Advantages to killing sessions after 5 minutes?

I'm completely confused, though. What is the security benefit here?

Nothing. The most likely scenario is that something in between is timing out the connection after 5 minutes to conserve resources. That could be a firewall, a WAN accelerator, an SSL accelerator, etc. Or it could be just a bad default setting. Who knows?

Network admins often have different concerns than everyone else, that often times can come into conflict with others. We work in a silo-ed world where the holistic picture isn't taken into account.

Don't assume there's a particularly good reason for every setting, but leave room for the potential that the 5 minute timeout was a quick fix for some other problem they're having, and your application problem was blowback.


This sounds like a good example of a security "cargo cult". A security control has been implemented blindly without understanding the context involved or indeed implementing it correctly.

Generally speaking in security the point of an idle timeout it to reduce the risk of situations where a client machine is left unattended and a malicious user gets to the machine and executes unauthorised commands on it. The balance in these timeouts tends to be one of usuability (which favours longer or no timeout) and security (which favours shorter timeouts).

You can sometimes spot security cargo culting with exactly what you've mentioned which is that the operators of the system are actually helping you bypass the nominal control (in your case by recommending keep-alives be used)


I'm completely confused, though. What is the security benefit here?

It might not be a question of security but have a different reason. Unfortunately your question only offers your view so we can only speculate what the real reason might be.

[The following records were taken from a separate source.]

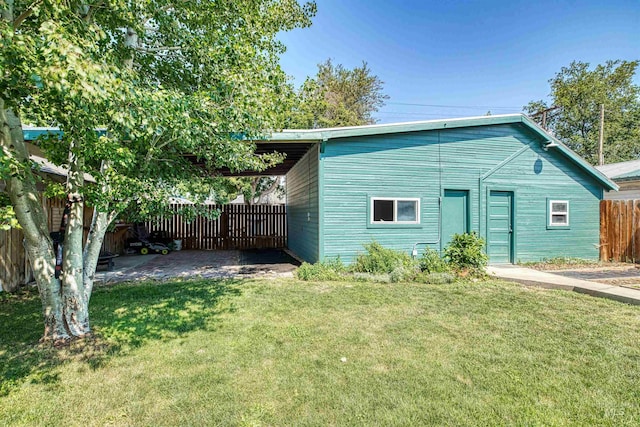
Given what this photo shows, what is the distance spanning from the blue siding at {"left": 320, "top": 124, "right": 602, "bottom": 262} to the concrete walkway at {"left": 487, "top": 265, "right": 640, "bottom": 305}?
176cm

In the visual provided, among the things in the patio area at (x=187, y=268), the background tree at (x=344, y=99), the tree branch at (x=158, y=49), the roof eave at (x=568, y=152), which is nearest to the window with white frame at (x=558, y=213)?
the roof eave at (x=568, y=152)

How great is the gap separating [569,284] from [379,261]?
3.64 meters

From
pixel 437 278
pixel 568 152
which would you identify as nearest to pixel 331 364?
pixel 437 278

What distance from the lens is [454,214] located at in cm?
872

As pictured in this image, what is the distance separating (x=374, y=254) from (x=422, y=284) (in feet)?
4.74

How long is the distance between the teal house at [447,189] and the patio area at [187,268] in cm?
115

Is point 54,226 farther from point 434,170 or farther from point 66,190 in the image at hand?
point 434,170

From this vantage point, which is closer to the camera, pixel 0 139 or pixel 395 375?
pixel 395 375

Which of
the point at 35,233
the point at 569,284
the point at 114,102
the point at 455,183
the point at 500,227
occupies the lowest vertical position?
the point at 569,284

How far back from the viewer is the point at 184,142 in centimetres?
368

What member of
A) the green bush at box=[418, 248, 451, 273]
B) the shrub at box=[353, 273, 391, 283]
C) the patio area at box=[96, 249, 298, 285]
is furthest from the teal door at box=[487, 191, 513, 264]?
the patio area at box=[96, 249, 298, 285]

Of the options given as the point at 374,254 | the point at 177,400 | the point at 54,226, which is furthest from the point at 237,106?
the point at 54,226

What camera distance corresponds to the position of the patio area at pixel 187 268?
7.37m

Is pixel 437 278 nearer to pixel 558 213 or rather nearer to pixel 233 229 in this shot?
pixel 558 213
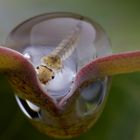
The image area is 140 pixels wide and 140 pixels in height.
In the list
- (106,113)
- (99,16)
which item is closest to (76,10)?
(99,16)

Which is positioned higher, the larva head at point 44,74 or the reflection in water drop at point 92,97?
the larva head at point 44,74

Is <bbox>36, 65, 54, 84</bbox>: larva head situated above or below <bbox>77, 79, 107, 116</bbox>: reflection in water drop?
above

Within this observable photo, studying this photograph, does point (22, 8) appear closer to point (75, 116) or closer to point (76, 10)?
point (76, 10)

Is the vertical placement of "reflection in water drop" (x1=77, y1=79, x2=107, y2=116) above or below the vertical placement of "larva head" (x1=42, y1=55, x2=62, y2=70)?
below

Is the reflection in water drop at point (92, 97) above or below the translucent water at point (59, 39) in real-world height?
below
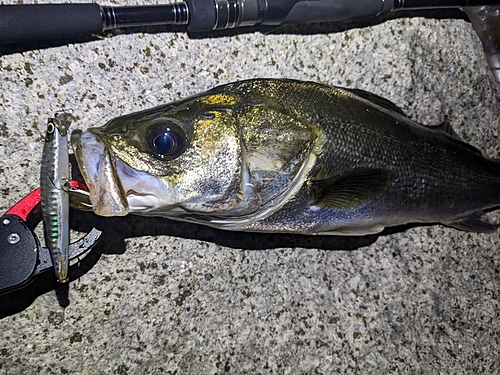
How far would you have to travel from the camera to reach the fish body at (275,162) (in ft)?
4.56

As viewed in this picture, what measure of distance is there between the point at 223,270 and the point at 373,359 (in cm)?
78

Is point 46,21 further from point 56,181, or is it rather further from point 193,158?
point 193,158

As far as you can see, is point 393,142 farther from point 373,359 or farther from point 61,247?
point 61,247

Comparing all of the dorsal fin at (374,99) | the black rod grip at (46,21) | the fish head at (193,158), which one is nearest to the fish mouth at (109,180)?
the fish head at (193,158)

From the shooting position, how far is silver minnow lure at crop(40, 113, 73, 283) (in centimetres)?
138

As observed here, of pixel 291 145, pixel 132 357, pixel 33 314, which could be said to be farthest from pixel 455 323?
pixel 33 314

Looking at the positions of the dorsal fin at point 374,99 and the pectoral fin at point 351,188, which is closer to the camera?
the pectoral fin at point 351,188

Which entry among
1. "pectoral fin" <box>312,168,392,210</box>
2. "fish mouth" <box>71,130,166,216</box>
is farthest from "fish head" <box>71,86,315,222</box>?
"pectoral fin" <box>312,168,392,210</box>

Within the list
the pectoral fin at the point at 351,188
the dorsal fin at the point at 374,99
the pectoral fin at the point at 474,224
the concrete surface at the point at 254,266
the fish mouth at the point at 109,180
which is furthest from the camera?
the pectoral fin at the point at 474,224

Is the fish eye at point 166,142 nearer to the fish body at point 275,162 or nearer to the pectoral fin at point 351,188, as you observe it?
the fish body at point 275,162

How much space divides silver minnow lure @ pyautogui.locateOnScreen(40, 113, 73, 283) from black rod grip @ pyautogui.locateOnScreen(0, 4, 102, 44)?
32 centimetres

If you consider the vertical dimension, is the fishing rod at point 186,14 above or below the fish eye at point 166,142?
above

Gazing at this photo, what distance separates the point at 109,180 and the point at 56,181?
6.6 inches

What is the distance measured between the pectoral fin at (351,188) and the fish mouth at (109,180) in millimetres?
540
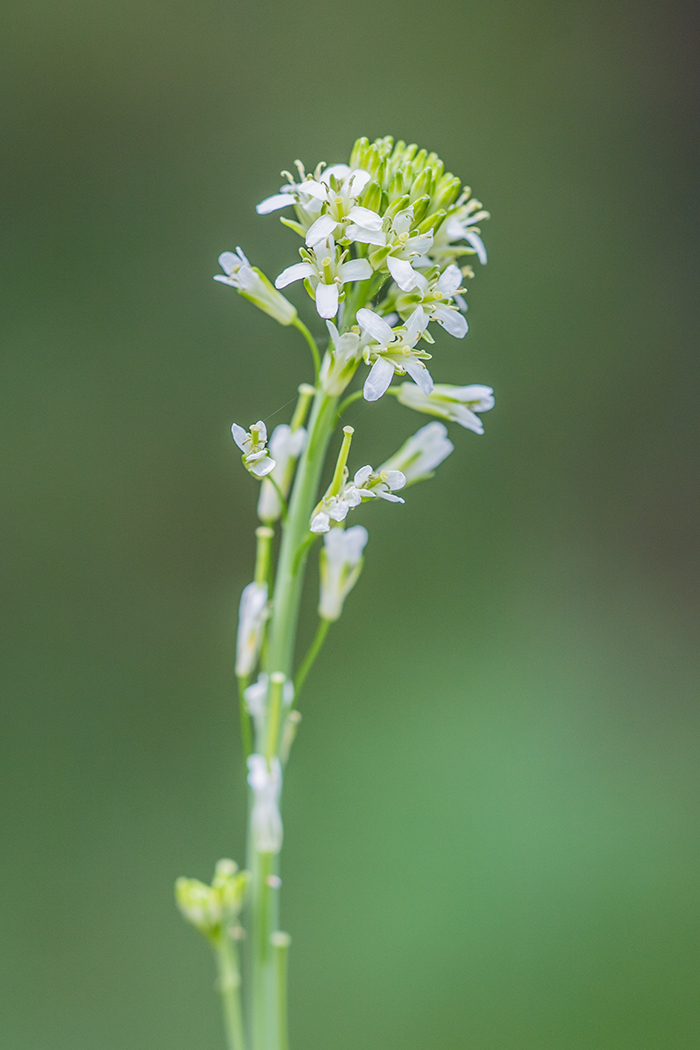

One explanation might be that there is a simple stateful packet filter where the states time out after 120 seconds of inactivity. This means any data transferred after this inactivity will be blocked because there is no open state any more. The reason for this might be a device which has only very limited resources and can thus not keep too much states open at the same time, for instance a firewall which was designed with 10 users in mind but is now used by 100 users.

Of course it might also be that a BOFH is running the system which is probably more your view at the issue :) But this is hard to tell without having more insight in the actual system.